EXERCISE INSTRUCTIONS:
Would you write out, word for word, each line of the records below from the top through the one holding "category: invertebrate"?

RECORDS PROVIDED:
● ● ● ● ●

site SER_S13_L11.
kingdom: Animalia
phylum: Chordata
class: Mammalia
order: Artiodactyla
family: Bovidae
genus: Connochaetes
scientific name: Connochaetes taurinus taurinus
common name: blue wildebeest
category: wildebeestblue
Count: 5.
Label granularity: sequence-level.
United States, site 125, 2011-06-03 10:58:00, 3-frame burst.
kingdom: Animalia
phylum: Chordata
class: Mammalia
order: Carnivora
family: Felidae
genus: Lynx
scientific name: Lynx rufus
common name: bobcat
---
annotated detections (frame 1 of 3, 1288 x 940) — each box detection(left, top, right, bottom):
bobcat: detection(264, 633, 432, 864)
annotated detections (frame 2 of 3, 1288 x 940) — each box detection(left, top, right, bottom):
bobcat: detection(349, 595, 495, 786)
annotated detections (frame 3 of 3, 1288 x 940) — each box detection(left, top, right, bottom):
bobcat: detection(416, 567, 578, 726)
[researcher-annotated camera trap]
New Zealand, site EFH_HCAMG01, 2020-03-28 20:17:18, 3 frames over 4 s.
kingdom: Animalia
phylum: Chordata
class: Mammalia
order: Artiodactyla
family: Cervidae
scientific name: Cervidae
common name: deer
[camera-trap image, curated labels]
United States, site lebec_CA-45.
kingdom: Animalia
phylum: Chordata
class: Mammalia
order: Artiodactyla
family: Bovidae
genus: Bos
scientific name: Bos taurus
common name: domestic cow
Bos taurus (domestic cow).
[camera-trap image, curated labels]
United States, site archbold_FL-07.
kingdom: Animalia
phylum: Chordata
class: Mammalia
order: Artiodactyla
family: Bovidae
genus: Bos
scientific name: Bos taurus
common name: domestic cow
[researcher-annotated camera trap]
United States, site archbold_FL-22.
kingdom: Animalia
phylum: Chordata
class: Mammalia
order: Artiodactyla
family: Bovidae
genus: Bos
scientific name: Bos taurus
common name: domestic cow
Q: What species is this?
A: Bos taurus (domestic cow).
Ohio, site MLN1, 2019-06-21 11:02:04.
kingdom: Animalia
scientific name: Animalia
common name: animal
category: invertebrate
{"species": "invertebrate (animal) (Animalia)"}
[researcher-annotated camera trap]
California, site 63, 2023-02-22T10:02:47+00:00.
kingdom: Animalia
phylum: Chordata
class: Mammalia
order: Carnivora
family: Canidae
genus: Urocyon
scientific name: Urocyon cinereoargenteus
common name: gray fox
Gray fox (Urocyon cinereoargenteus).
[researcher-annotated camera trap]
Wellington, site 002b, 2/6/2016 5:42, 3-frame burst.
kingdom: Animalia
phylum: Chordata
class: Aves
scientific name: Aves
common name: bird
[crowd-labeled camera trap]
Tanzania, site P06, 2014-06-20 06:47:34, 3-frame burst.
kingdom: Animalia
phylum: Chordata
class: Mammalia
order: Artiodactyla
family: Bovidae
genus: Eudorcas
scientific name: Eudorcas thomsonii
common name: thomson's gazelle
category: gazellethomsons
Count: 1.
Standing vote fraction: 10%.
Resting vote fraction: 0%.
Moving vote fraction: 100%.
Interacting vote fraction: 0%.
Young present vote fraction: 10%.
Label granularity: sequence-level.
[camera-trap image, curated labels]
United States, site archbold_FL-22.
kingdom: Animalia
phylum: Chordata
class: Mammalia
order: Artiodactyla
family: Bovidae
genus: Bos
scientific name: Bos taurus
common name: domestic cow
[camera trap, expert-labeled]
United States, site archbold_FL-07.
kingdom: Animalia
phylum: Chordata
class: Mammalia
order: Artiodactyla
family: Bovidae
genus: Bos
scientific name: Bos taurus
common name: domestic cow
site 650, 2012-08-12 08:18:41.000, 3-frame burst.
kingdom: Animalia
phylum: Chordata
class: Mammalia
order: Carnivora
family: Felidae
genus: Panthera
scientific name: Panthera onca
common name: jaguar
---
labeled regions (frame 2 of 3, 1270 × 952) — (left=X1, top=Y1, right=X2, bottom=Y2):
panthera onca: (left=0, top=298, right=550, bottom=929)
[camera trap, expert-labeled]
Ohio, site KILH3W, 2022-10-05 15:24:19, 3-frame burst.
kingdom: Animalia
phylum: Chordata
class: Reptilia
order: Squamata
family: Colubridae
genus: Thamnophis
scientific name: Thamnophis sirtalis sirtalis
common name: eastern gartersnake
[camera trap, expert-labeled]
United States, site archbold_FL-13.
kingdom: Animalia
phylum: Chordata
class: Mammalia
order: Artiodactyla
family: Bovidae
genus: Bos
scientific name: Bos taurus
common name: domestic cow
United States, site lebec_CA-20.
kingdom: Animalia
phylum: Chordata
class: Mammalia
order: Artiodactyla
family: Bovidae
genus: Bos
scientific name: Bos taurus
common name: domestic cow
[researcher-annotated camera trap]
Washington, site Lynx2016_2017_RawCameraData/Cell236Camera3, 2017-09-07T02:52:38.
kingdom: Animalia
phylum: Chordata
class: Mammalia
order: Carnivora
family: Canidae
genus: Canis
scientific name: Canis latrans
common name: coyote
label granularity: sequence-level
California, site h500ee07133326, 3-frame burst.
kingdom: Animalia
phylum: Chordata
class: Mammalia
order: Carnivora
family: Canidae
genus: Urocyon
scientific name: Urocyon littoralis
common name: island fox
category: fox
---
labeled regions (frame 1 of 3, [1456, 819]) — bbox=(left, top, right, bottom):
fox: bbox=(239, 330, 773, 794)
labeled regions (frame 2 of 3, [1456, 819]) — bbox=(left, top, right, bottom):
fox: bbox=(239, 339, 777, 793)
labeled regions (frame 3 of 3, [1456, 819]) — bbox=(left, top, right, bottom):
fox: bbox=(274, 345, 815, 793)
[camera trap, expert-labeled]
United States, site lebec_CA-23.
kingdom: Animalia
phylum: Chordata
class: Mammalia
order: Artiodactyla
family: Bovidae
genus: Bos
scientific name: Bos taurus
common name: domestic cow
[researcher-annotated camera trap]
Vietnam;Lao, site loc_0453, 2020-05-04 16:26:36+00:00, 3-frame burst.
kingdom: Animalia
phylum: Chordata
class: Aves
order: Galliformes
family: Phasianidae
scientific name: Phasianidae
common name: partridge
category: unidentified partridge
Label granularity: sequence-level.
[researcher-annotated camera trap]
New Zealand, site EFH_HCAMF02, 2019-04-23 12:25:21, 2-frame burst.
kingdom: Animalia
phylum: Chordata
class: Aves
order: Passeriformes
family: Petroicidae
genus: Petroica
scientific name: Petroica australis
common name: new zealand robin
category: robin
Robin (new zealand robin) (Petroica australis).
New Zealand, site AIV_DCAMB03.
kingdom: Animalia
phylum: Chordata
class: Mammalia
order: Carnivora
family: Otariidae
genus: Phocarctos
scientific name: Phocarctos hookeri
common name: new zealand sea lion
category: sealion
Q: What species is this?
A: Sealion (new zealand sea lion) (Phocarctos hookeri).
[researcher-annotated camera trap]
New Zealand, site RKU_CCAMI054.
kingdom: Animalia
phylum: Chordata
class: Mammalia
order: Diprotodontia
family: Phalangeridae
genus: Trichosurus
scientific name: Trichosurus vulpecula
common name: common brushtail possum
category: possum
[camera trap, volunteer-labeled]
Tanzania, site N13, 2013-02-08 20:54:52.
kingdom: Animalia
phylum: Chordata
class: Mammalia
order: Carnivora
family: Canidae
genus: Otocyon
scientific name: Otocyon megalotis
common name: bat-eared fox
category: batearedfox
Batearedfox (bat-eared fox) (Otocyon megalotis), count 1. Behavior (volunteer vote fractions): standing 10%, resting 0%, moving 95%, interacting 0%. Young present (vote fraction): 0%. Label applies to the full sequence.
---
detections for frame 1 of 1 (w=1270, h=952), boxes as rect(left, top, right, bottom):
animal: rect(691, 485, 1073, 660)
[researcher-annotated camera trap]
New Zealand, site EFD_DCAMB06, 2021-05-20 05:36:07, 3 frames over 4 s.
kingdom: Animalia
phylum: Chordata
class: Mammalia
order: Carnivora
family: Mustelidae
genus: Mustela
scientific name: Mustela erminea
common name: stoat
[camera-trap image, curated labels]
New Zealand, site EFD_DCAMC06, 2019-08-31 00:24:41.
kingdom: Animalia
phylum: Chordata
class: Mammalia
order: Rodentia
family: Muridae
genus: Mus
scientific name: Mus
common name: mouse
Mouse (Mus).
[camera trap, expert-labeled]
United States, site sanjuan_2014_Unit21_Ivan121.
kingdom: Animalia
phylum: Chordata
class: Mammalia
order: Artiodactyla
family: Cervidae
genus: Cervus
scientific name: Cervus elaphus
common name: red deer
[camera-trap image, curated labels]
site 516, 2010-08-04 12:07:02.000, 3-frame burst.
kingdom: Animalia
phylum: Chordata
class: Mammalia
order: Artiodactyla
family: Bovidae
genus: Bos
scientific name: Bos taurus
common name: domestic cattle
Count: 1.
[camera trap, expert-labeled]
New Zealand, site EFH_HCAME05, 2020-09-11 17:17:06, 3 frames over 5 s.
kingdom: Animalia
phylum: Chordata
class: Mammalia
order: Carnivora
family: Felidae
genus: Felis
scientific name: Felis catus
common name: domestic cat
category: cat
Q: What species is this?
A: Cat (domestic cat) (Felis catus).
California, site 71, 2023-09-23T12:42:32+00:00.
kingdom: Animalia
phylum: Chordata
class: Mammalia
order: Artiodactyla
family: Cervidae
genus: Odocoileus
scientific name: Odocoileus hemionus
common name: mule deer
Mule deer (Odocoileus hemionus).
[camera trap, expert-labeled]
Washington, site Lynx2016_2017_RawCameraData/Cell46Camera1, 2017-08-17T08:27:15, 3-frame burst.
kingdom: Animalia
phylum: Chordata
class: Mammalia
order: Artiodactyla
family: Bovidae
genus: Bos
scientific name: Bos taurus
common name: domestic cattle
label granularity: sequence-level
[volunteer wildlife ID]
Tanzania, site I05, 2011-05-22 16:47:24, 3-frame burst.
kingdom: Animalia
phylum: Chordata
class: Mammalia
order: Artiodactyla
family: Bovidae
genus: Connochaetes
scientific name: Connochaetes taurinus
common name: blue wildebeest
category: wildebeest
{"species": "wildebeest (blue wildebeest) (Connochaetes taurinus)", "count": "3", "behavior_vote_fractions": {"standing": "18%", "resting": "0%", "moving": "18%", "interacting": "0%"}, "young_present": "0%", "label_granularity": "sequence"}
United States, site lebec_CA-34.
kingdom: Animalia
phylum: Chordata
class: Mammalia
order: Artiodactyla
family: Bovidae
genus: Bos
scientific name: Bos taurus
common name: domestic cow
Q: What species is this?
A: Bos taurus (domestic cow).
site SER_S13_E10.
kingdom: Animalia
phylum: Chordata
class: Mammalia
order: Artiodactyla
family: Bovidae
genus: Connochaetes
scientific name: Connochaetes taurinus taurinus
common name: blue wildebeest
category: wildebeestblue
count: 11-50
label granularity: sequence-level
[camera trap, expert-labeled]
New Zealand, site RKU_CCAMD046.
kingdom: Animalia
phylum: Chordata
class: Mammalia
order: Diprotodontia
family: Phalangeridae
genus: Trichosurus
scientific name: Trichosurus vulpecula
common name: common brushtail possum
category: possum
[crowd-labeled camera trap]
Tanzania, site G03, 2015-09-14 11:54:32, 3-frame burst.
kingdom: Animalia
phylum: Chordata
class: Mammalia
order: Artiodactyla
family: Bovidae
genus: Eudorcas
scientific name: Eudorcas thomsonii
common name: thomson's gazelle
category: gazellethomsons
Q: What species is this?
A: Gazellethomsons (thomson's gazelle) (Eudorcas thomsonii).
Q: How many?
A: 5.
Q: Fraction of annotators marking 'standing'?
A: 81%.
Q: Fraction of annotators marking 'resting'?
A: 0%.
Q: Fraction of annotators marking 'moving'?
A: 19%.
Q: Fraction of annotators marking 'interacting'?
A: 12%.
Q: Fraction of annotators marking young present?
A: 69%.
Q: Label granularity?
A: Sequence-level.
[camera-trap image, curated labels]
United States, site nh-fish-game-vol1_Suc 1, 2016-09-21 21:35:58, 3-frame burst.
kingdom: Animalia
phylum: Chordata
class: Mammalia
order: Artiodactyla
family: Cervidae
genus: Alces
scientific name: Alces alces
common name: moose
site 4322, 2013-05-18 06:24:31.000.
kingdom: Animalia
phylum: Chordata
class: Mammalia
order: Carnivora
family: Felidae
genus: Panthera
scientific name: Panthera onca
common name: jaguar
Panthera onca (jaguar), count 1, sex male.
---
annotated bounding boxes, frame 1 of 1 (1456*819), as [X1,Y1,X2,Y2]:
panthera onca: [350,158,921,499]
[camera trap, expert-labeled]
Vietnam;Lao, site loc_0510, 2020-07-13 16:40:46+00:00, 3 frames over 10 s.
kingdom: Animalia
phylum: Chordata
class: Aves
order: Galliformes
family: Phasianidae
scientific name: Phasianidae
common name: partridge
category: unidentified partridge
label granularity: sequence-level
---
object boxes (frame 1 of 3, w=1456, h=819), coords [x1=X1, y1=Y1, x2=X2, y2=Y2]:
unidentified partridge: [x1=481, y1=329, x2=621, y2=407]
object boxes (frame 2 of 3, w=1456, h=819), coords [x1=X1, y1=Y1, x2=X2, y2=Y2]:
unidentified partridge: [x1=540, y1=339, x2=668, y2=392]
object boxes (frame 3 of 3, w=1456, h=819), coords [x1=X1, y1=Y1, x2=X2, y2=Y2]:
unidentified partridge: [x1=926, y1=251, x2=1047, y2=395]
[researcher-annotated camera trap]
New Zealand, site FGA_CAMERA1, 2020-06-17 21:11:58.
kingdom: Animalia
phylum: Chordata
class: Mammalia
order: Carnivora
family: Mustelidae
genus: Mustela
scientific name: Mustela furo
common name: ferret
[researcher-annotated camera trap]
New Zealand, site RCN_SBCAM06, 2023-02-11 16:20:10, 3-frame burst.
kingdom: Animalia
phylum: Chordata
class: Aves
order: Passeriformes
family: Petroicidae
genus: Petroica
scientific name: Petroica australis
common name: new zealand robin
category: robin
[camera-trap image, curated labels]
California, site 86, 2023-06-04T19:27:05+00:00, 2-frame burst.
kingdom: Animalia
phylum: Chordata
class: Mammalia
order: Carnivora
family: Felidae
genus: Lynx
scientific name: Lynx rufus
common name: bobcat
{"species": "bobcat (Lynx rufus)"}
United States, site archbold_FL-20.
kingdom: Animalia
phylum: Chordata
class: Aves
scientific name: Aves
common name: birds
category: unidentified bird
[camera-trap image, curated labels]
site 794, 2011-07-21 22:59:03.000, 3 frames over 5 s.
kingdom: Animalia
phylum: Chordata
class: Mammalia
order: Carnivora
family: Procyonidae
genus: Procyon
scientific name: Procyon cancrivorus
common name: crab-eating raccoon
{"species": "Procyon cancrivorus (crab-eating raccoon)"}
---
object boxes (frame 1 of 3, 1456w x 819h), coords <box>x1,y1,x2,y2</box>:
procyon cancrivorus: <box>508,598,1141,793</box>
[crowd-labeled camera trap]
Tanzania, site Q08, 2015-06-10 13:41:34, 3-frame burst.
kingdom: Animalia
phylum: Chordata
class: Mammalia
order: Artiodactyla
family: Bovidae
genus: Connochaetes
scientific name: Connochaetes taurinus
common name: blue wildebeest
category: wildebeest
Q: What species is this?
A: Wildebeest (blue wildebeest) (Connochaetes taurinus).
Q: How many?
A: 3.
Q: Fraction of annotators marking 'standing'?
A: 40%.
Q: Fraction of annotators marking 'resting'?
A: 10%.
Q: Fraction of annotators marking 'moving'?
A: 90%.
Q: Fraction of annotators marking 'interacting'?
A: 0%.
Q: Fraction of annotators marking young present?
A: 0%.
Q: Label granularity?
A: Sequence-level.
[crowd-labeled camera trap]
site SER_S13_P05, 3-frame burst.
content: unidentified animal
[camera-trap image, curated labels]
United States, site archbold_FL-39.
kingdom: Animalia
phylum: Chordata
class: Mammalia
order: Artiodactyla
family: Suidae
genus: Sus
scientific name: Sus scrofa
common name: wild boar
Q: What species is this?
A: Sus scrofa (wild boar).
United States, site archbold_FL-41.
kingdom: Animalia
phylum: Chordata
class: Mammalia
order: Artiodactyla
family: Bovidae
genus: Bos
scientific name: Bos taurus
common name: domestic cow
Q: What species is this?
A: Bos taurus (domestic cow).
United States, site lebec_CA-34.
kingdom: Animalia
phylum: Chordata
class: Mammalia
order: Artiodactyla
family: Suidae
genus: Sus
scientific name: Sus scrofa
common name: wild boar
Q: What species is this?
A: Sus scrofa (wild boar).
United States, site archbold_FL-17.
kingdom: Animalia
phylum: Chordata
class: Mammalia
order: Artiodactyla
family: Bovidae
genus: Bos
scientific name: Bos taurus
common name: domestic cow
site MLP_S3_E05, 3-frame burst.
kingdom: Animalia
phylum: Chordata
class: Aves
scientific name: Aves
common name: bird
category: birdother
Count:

● ● ● ● ●

RESULT OF THIS EXERCISE:
site SER_S13_L11.
kingdom: Animalia
phylum: Chordata
class: Mammalia
order: Artiodactyla
family: Bovidae
genus: Connochaetes
scientific name: Connochaetes taurinus taurinus
common name: blue wildebeest
category: wildebeestblue
Count: 5.
Label granularity: sequence-level.
United States, site 125, 2011-06-03 10:58:00, 3-frame burst.
kingdom: Animalia
phylum: Chordata
class: Mammalia
order: Carnivora
family: Felidae
genus: Lynx
scientific name: Lynx rufus
common name: bobcat
---
annotated detections (frame 1 of 3, 1288 x 940) — each box detection(left, top, right, bottom):
bobcat: detection(264, 633, 432, 864)
annotated detections (frame 2 of 3, 1288 x 940) — each box detection(left, top, right, bottom):
bobcat: detection(349, 595, 495, 786)
annotated detections (frame 3 of 3, 1288 x 940) — each box detection(left, top, right, bottom):
bobcat: detection(416, 567, 578, 726)
[researcher-annotated camera trap]
New Zealand, site EFH_HCAMG01, 2020-03-28 20:17:18, 3 frames over 4 s.
kingdom: Animalia
phylum: Chordata
class: Mammalia
order: Artiodactyla
family: Cervidae
scientific name: Cervidae
common name: deer
[camera-trap image, curated labels]
United States, site lebec_CA-45.
kingdom: Animalia
phylum: Chordata
class: Mammalia
order: Artiodactyla
family: Bovidae
genus: Bos
scientific name: Bos taurus
common name: domestic cow
Bos taurus (domestic cow).
[camera-trap image, curated labels]
United States, site archbold_FL-07.
kingdom: Animalia
phylum: Chordata
class: Mammalia
order: Artiodactyla
family: Bovidae
genus: Bos
scientific name: Bos taurus
common name: domestic cow
[researcher-annotated camera trap]
United States, site archbold_FL-22.
kingdom: Animalia
phylum: Chordata
class: Mammalia
order: Artiodactyla
family: Bovidae
genus: Bos
scientific name: Bos taurus
common name: domestic cow
Q: What species is this?
A: Bos taurus (domestic cow).
Ohio, site MLN1, 2019-06-21 11:02:04.
kingdom: Animalia
scientific name: Animalia
common name: animal
category: invertebrate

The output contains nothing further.